-------- TASK DATA --------

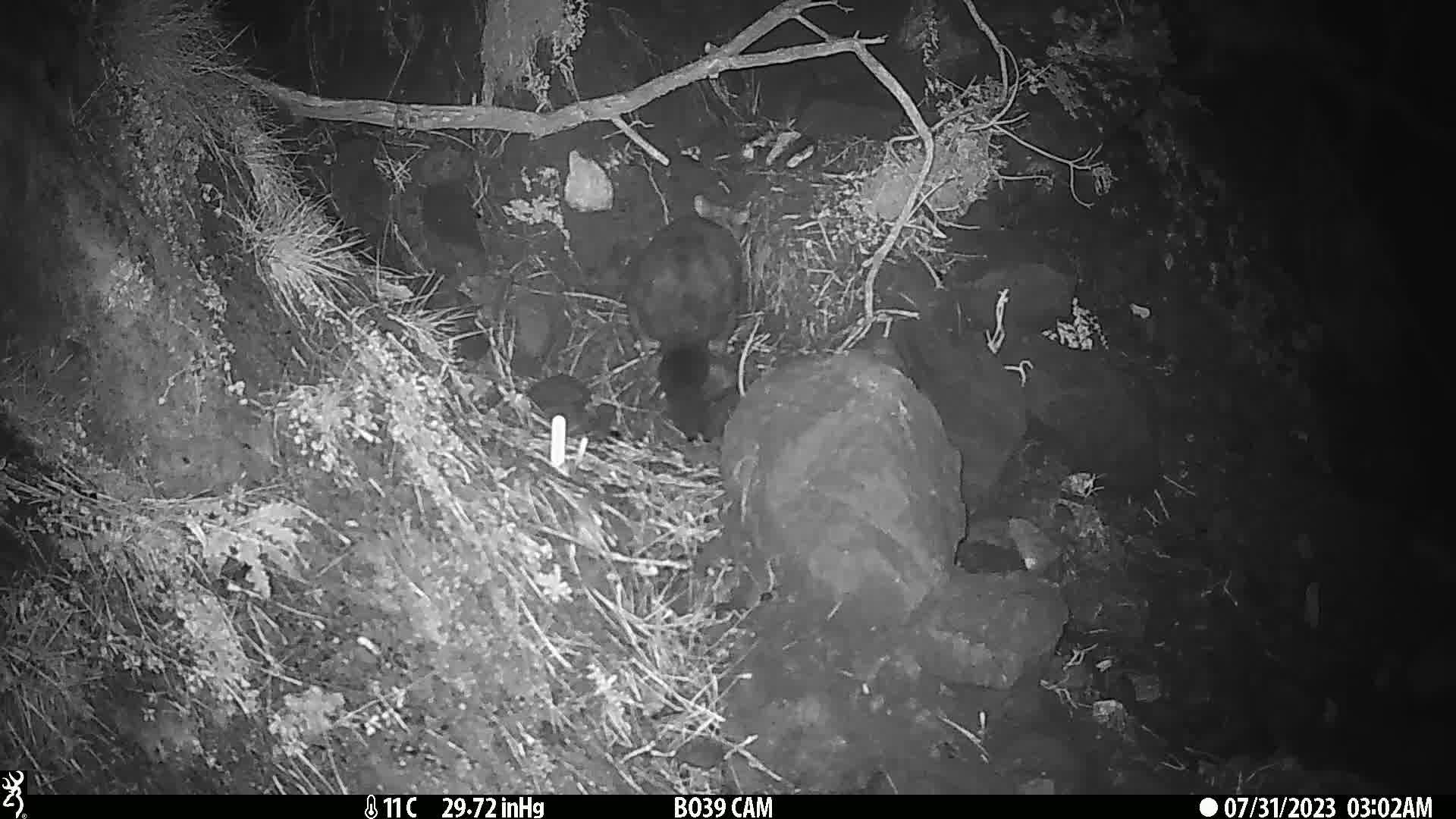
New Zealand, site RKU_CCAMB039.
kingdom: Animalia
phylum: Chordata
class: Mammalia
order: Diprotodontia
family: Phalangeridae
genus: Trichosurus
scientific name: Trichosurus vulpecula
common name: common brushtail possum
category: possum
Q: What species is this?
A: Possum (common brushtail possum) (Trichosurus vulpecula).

--------
-------- TASK DATA --------

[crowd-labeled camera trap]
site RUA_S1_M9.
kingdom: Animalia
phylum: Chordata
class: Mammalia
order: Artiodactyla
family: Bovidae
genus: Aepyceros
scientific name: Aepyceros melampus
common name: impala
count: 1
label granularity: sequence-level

--------
-------- TASK DATA --------

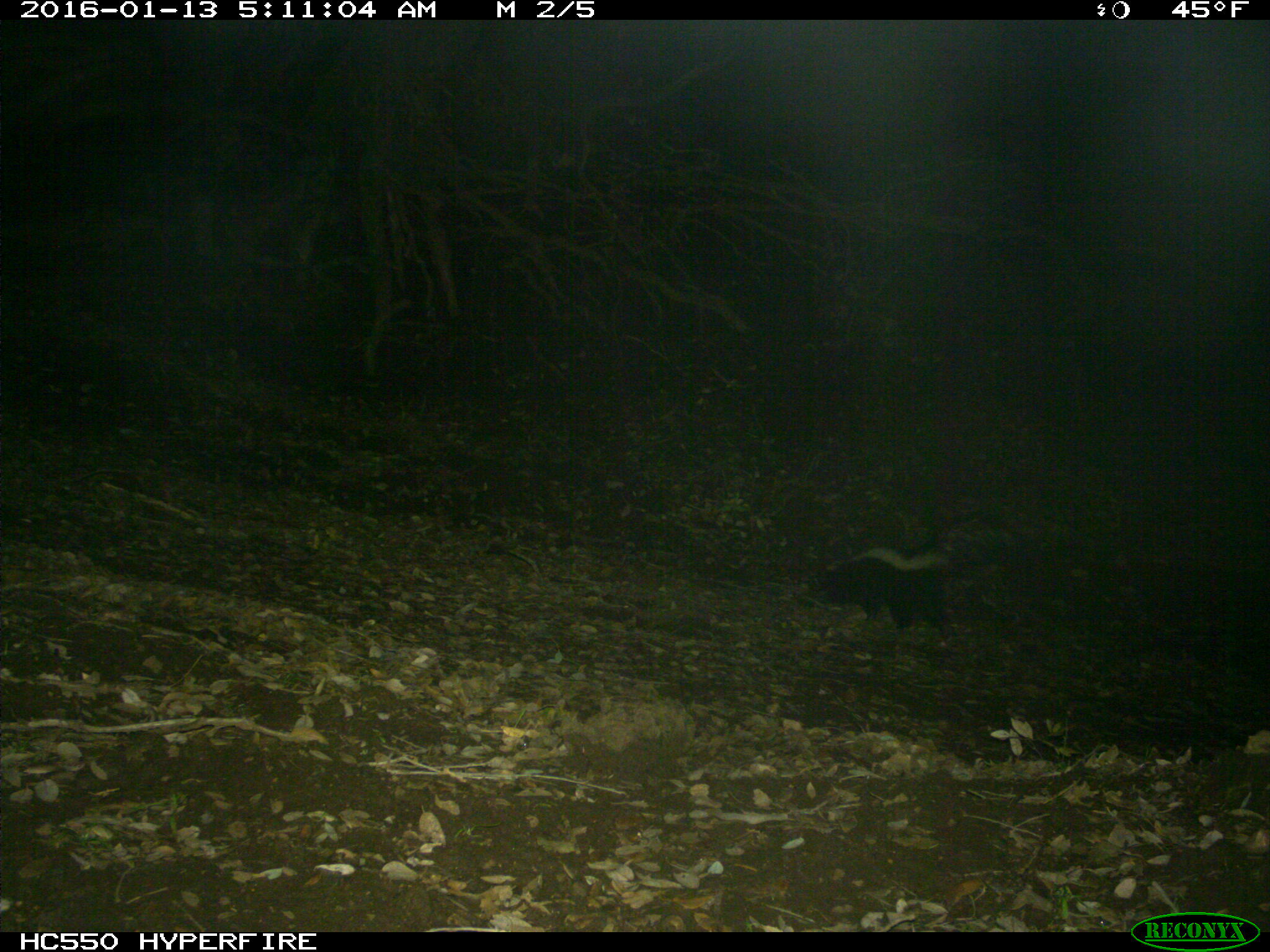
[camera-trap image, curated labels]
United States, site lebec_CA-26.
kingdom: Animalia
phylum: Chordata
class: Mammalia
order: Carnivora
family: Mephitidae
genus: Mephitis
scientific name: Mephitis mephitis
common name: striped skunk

--------

__EXERCISE DIRECTIONS__
Return each full line of the entries that contains the word "camera".

__TASK RESULT__
[crowd-labeled camera trap]
[camera-trap image, curated labels]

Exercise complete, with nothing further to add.